Tsehay Insurance once again has reported an impressive profit performance last year with 47pc soaring of profit after tax.

Tsehay’s net profit has increased to 20.76 million Br and its earnings per share (EPS) has gone up to 27 Br from 24 Br. Despite EPS showing an increase, it is still lower than what it was in 2015.

“Though the insurance Industry is tough and difficult for beginners, we have managed to register notable success,” Mandefro Erkou, chairman of Tsehay’s board of directors remarked in his statement to the shareholders.

Expansion in all income items has driven the growth in net profit after tax. Underwriting surplus has soared by 47pc to 18.77 million Br due to increased written premium and soaring commission from reinsurers. Net earned premium has also increased by 37pc to 147.13 million Br while commission received has gone up by 54pc to 10.35 million Br.

Tsehay’s income from interest has gone up by 45pc to 16.56 million Br due to increased investments in interest-earning deposits. Dividend income has soared by 153pc to 1.9 million Br.

Parallel growth in claims has followed increased premium. Claims paid and provided for, and other technical provisions have increased by 36pc to 103.86 million Br.

“This shows that Tsehay has underwritten insurance policies for high-risk clients. Thus, the management needs to have a system that screens high-risk clients,” said Abdulmenan Mohammed, accounts manager at London Portobello Ltd.

Kassa Lisanework, Chief Executive Officer of Tsehay, claims that the management is extensively working on screening high-risk clients, such as motor insurance coverage with high exposure to accidents.

“We tried to avoid such kind of clients and add premiums on high-risk vehicles,” he told Fortune.

Commission to paid agents has increased by 48pc to 19.88 million Br. The growth rate of a commission has outpaced the increase rate in premiums. The commission rate of Tsehay is much higher than that of most insurance companies.

“This has an impact on the financial performance of Tsehay so it should keep an eye on this expense,” said Abdulmenan.

On a yearly bases, the firm trains 20 to 30 commission agents who sell policies on behalf of the firm.

“This is our mechanism to reach the mass and get more clients,” said Kassa, whose firm was established in 2012 and currently has 16 branches, with a market share of 3.1pc out of the total 442 branches.

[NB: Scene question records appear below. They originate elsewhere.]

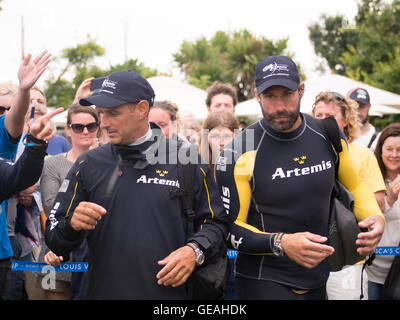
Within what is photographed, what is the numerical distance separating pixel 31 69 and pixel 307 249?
207 cm

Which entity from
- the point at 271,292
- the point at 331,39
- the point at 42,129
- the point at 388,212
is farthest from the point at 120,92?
the point at 331,39

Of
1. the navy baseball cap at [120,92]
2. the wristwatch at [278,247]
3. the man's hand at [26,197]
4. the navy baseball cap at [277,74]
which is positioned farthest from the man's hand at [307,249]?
the man's hand at [26,197]

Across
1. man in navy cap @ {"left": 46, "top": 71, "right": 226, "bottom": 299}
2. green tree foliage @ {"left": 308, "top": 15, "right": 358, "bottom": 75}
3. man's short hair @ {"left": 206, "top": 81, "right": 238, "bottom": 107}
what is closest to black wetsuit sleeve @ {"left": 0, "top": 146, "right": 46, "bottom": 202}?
man in navy cap @ {"left": 46, "top": 71, "right": 226, "bottom": 299}

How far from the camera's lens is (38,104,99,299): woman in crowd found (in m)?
4.20

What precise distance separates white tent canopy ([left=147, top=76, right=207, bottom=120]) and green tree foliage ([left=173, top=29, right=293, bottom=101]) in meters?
23.0

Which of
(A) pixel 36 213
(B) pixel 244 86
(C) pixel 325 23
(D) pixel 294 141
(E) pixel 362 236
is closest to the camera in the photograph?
(E) pixel 362 236

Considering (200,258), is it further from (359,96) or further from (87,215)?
(359,96)

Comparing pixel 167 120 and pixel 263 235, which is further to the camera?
pixel 167 120

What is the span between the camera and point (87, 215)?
2461 mm
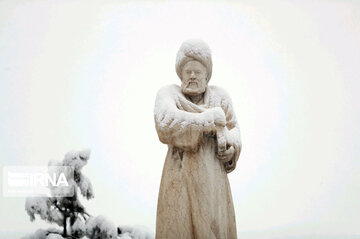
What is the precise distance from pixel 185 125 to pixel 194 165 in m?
0.63

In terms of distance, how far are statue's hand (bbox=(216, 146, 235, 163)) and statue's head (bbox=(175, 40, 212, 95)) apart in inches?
41.0

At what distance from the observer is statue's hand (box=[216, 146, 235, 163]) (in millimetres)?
6754

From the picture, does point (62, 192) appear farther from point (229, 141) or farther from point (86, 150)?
point (229, 141)

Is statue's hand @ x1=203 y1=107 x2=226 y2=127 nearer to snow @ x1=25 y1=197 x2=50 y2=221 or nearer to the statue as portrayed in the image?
the statue

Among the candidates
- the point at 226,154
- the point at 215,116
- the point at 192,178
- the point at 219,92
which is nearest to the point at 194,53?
the point at 219,92

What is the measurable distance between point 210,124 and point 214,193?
1000 millimetres

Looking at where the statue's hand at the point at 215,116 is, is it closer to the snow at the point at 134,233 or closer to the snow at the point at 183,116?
the snow at the point at 183,116

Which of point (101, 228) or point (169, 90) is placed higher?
point (169, 90)

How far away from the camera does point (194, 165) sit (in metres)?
6.68

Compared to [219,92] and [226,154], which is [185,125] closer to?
[226,154]

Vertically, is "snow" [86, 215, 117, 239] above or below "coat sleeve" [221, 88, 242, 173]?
below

Staff and general administration and direct expenses are also the other areas which showed a remarkable jack up with 34pc growth reaching 30.27 million Br.

“The growth in expenses of Tsehay is considerable, so, Tsehay should install cost control mechanisms to keep expenses at bay,” comments Abdulmenan.

The balance sheet of Tsehay has expanded massively. Total assets have grown by 29pc to 304.99 million Br of which 193.26 million Br has been invested in shares and time deposits. These investments represent 63.4pc of its total assets helping it to generate more income.

Liquidity analysis indicates that the liquidity level of Tsehay has improved. Its cash and bank balances have increased by 58pc to 41.32 million Br. Cash and bank balances to total assets have gone up to 13.54pc from 11pc.

The liquidity level of Tsehay is higher than the industry average of nine percent, Tsehay needs to invest some of its liquid resources in income generating activities, according to Abdulmenan.

“We are working to expand our investment horizon,” said Kassa, “we will soon start investing in the real estate business.”

The ratio of current assets to current liabilities, which is an indicator of Tsehay’s ability to pay short-term obligations, has slightly increased to 228pc from 225pc revealing the firm’s condition in fulfiling its short-term obligations.

The paid-up capital of Tsehay has increased by 18pc to 74.47 million Br. The capital and non-distributable reserves of Tsehay account 26.29pc of its total assets. This unveils that Tsehay is a well-capitalised insurance company.

All of the 17 insurers registered 4.3 billion Br in paid-up capital last year in which private insurance companies took the dominant share of 75.6pc while the remaining was registered by the state-owned insurer Ethiopian Insurance Company (EIC).